Kılınç son olarak şunları dile getirdi: “Toplum temelinde değerlendirildiğinde ekonomik kriz sonrası psikiyatrik hastalıklarda artış görülebileceği ve psikiyatrik hastalığı olan bireylerin sağlık hizmetlerine ulaşımında güçlük olabileceği düşünüldüğünde, koruyucu psikiyatri uygulamaları çok önemli bir yer tutmaktadır.

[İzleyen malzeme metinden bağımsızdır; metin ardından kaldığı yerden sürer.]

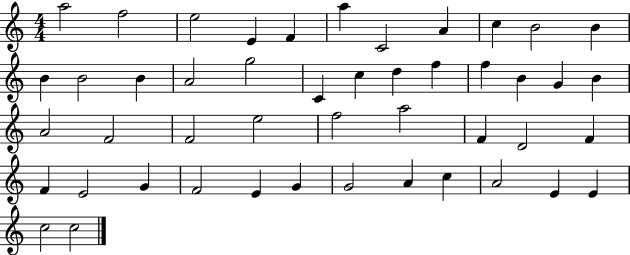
X:1
T:Untitled
M:4/4
L:1/4
K:C
a2 f2 e2 E F a C2 A c B2 B B B2 B A2 g2 C c d f f B G B A2 F2 F2 e2 f2 a2 F D2 F F E2 G F2 E G G2 A c A2 E E c2 c2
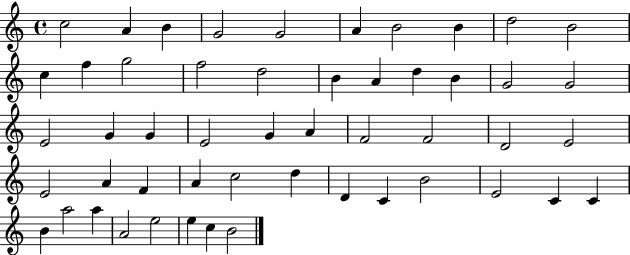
C5/h A4/q B4/q G4/h G4/h A4/q B4/h B4/q D5/h B4/h C5/q F5/q G5/h F5/h D5/h B4/q A4/q D5/q B4/q G4/h G4/h E4/h G4/q G4/q E4/h G4/q A4/q F4/h F4/h D4/h E4/h E4/h A4/q F4/q A4/q C5/h D5/q D4/q C4/q B4/h E4/h C4/q C4/q B4/q A5/h A5/q A4/h E5/h E5/q C5/q B4/h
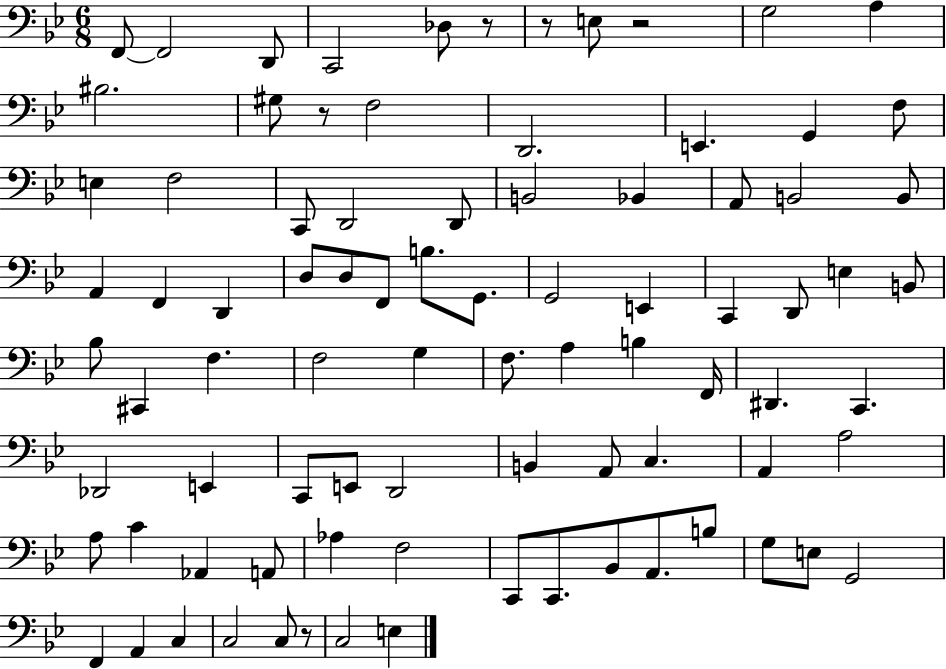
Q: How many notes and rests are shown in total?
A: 86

Bu amaçla toplum, işyeri ve okul temelli psikiyatri hizmetlerinin ülke çapında örgütlenmesi; psikiyatrik hastalıklar açısından riskli bireylerin tespit edilmesi, psikiyatrik hastalıkların erken saptanması, önemli sosyal ve fiziksel kayıplar ortaya çıkmadan tedavi edilmeleri gerekmektedir.”